2Comment peut‑on définir la théorie des média (Medientheorie ou Media Studies) ? En français, le terme de médium est d’usage peu fréquent et celui de média(s) est habituellement associé aux médias de masse tels que la télévision, les journaux ou internet. Or la théorie des média s’interroge sur la médiation dans un sens beaucoup plus général. Le médium ne désigne pas seulement ni toujours un appareillage technique de transmission, d’enregistrement et de diffusion de l’information, mais plus fondamentalement le milieu sensible dans lequel le sens ou l’information se trouvent matérialisés. Ainsi, pour des philosophes allemands des média tels que Sybille Krämer et Dieter Mersch, l’écriture, l’image et même la voix sont des média à part entière2.
3Si le signe renvoie à un référent dont il tient lieu, le médium ne fonctionne pas selon une structure de renvoi ; il est plutôt le lieu sensible dans lequel se présentifie un contenu (information ou sens)3. La perspective médiale exige par conséquent une attention portée moins à la signification qu’à la matérialité et à la technicité du médium dans lequel cette matérialisation se produit. Il faut souligner qu’il n’est pas de médium, aussi primaire soit-il, qui ne soit en même temps une technique culturelle (Kulturtechnik), autrement dit un ensemble de pratiques dont la forme et la fonction se transforment selon l’histoire et la culture4. L’intérêt porté au médium en sa matérialité et sa technicité ainsi qu’aux pratiques dans lesquelles il s’inscrit suppose de dépasser une approche herméneutique qui chercherait à révéler le contenu auquel renverrait un texte ou une image, pour interroger les conditions matérielles et techniques de production et de transmission d’un tel contenu.
4La prise en compte de la technicité et de la matérialité du médium implique donc dans la théorie des média des approches matérialistes. Ces matérialismes sont de plusieurs ordres : du déterminisme technologique de Kittler à la technogenèse de Hayles comme interaction entre l’humain et la technique, en passant par la conception merschienne d’une matérialité qui résisterait, dans son caractère d’événement, à toute construction discursive, sans oublier le matérialisme posthumaniste de Jussi Parikka ou encore la conception énergétique du médium de Fritz Heider. Au‑delà des différences, ces matérialismes résultent d’un même déplacement du regard, suspendant le privilège accordé au sens en son idéalité pour interroger les conditions médiales de sa matérialisation.

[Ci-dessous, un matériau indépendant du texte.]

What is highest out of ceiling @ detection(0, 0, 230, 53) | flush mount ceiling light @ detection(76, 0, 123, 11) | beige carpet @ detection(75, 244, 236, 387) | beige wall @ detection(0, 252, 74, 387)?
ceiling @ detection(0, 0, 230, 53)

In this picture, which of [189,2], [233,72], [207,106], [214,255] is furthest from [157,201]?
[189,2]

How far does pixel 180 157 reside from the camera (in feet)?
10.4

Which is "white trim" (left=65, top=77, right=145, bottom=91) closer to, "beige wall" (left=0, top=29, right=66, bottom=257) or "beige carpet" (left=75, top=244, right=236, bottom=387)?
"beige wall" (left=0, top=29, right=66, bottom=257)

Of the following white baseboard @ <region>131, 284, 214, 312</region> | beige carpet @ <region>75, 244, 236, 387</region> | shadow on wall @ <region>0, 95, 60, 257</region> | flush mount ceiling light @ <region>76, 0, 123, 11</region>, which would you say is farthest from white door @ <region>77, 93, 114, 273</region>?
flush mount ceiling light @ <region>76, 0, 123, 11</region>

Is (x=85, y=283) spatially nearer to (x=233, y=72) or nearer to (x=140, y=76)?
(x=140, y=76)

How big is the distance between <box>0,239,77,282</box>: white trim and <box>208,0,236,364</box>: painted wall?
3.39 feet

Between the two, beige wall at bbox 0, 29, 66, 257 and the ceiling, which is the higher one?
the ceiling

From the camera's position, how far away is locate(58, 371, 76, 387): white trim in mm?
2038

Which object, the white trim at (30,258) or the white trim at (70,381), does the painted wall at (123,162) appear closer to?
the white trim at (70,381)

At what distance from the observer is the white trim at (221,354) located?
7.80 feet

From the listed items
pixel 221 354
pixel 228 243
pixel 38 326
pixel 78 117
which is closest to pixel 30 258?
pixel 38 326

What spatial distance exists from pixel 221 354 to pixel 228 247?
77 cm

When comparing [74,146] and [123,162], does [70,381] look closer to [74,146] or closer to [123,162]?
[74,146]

5L’approche médiale s’accompagne le plus souvent de l’attribution d’un caractère « agentique » au médium et à la technologie, autrement dit au non‑humain. Pour la théorie des média, la technologie est un agent au sens où elle détermine l’humain dans ses pratiques et dans la façon dont il se conçoit. Ce retournement du rapport de constitution entre l’humain et la technique5, rendu de façon polémique dans la célèbre formule de Kittler selon laquelle « les média déterminent notre situation6 », s’accompagne, par exemple chez Hayles ou Parikka, d’une perspective posthumaniste qui met en cause l’idée selon laquelle l’humain serait un sujet autonome se déterminant librement — conception que Hayles fait remonter au sujet humaniste‑libéral des Lumières7. Les implications de la transformation de la conception de l’humain sont d’importance pour la question du politique puisqu’elles conduisent à repenser le sens des concepts d’action et de praxis.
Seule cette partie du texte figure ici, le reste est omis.